Régulièrement étrillés par l’Inspection générale des affaires sociales pour une gestion « archaïque », l’état très dégradé de ses finances ou encore le maintien d’un système clientéliste, les hôpitaux marseillais jouissent, dans le même temps, de l’image d’une institution médicale d’excellence avec une qualité de soins exceptionnelle, 80 centres labellisés « maladies rares » et un travail de recherches de premier plan. Se disant « viscéralement attachées à l’AP-HM », les collectivités territoriales (ville de Marseille, métropole Aix-Marseille-Provence, conseil départemental des Bouches-du-Rhône et conseil régional PACA) pourraient apporter leur soutien au plan de modernisation, y compris en signant un gros chèque. « C’est un choix politique, met en garde le Pr Rossi. Si ce projet de modernisation ne se fait pas, on va mourir. »
Un absentéisme plus important
Autre chantier auquel est confrontée l’AP-HM depuis des années : l’absentéisme. Les hôpitaux marseillais campent en queue de peloton des établissements français. Avec 1 200 agents qui manquent à l’appel au quotidien, le taux d’absentéisme est de 9,6 % contre une moyenne de 7,8 % dans les CHU. Cet écart de près de deux points équivaut à 227 agents en moins chaque jour dans les services. L’absentéisme hospitalier marseillais se caractérise par des arrêts de travail plus longs qu’ailleurs : trente jours contre vingt-deux en moyenne nationale. Un absentéisme que les syndicats justifient par le burn-out d’équipes médicales à bout. « On voit des services de réanimation fonctionner avec des effectifs en dessous des normes », assure Danielle Ceccaldi, secrétaire générale de la CGT. Des infirmières sont parfois contraintes d’enchaîner une deuxième vacation après celle qu’elles viennent d’effectuer en raison de l’absence de la relève. « J’en ai vu une sortir en larmes de la chambre d’un malade en soins palliatifs, elle n’avait pu lui consacrer que quatre minutes car elle devait aller apporter des soins aux autres patients », rapporte Solange Teulière (Sud Santé).

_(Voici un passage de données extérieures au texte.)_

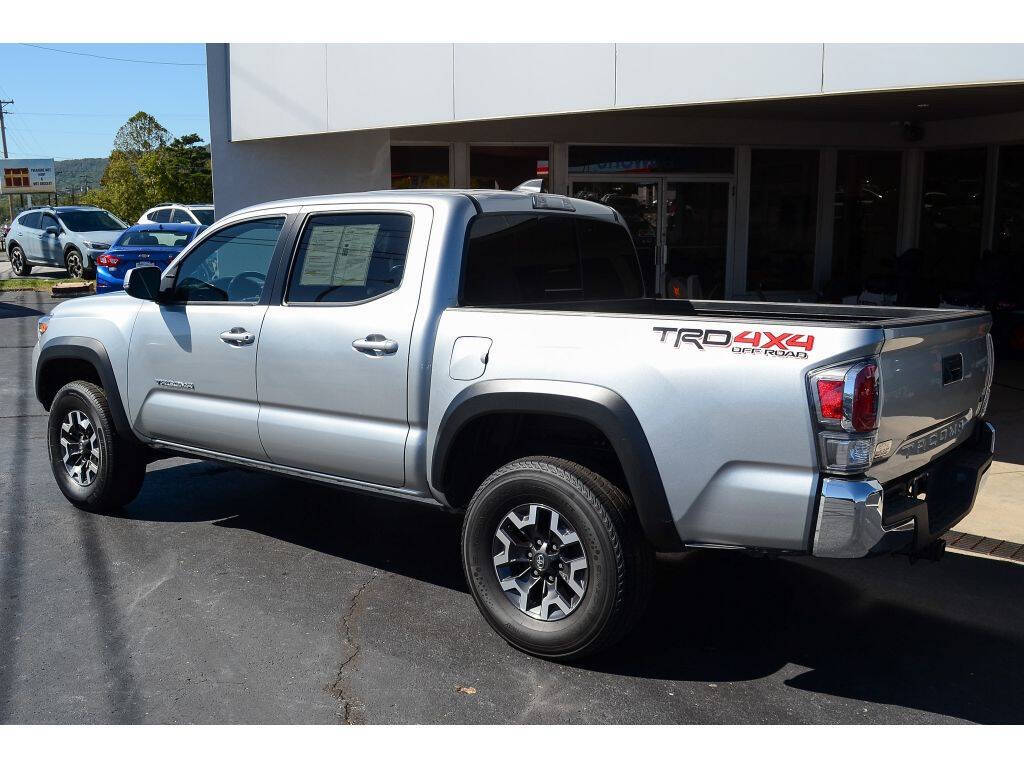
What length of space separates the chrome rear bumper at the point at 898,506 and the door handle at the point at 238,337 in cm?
309

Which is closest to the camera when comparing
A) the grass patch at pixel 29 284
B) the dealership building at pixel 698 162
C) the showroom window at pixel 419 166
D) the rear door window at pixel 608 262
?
the rear door window at pixel 608 262

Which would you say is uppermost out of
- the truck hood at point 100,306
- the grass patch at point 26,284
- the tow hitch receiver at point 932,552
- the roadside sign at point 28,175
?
the roadside sign at point 28,175

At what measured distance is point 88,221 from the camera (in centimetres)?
2530

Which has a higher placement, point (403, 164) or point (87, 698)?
point (403, 164)

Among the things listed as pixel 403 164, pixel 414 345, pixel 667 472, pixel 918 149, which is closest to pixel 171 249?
pixel 403 164

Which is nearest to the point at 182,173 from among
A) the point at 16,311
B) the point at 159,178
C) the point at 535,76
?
the point at 159,178

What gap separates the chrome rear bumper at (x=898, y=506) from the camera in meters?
3.48

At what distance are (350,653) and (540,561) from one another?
918 millimetres

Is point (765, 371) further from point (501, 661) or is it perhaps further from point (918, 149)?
point (918, 149)

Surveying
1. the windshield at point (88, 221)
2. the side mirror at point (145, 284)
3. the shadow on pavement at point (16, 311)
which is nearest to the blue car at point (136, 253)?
the shadow on pavement at point (16, 311)

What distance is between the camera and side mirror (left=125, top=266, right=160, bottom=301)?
5.65m

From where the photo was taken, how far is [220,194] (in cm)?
1423

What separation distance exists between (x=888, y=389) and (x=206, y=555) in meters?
3.77

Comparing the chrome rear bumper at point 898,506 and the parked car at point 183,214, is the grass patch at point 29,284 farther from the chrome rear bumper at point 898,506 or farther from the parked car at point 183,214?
the chrome rear bumper at point 898,506
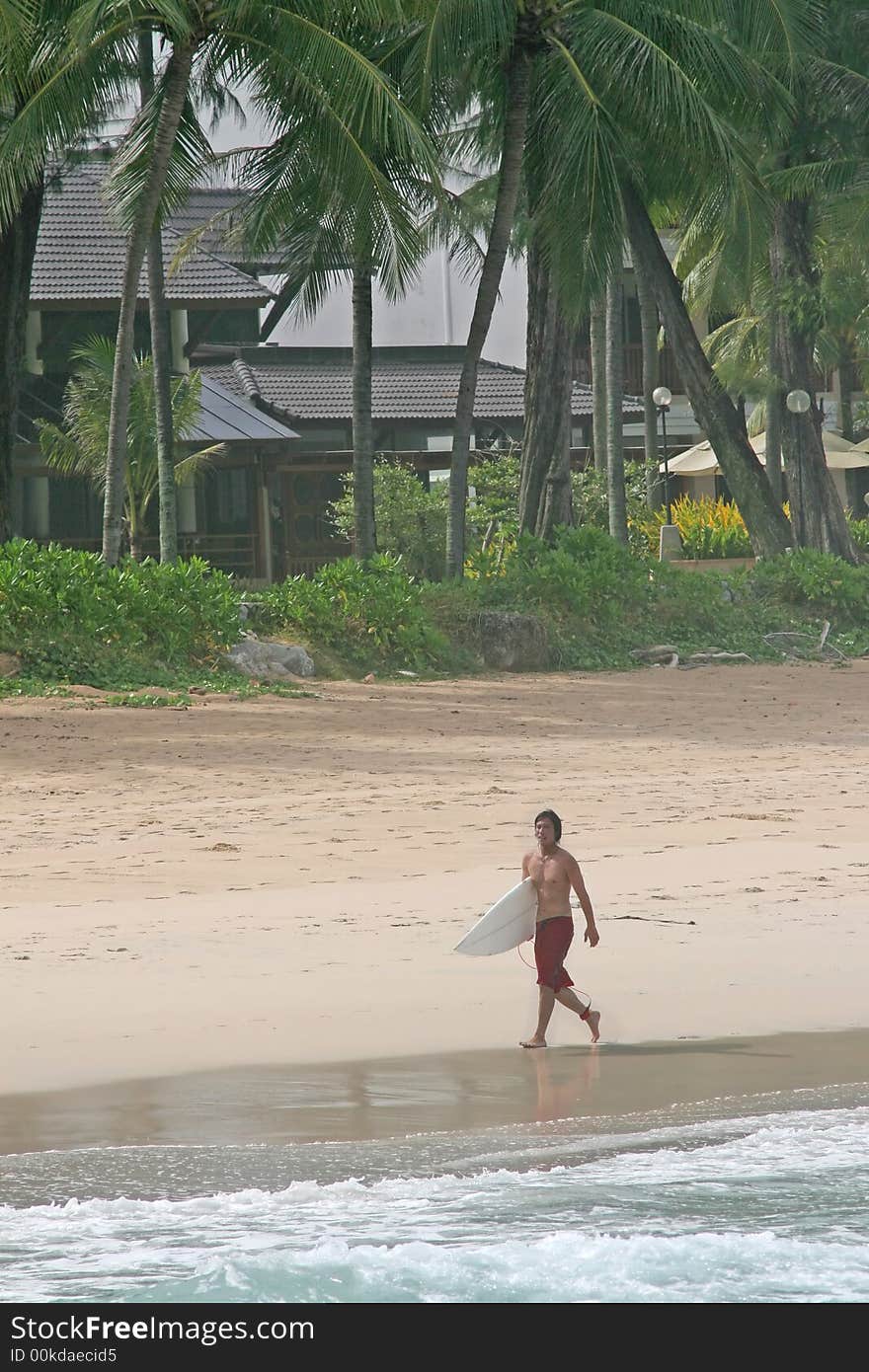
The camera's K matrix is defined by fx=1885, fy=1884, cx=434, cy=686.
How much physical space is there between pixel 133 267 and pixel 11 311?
2194 mm

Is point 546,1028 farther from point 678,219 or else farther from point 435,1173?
point 678,219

Le manque de petit matériel est aussi dénoncé dans tous les services, tout comme la mauvaise organisation des consultations, au nombre d’un million par an. « Les patients passent deux heures au bureau des entrées pour obtenir une étiquette, déplore un chef de service. Même si nos consultations débutent à 8 h 30, on ne voit pas le premier patient avant 10 heures. » Pour ceux qui ont dû faire plusieurs heures de route pour venir à l’hôpital, ce « patron » conseille de monter directement dans le service, sans passer par le bureau des entrées. Mais la consultation n’est pas enregistrée, donc pas payée.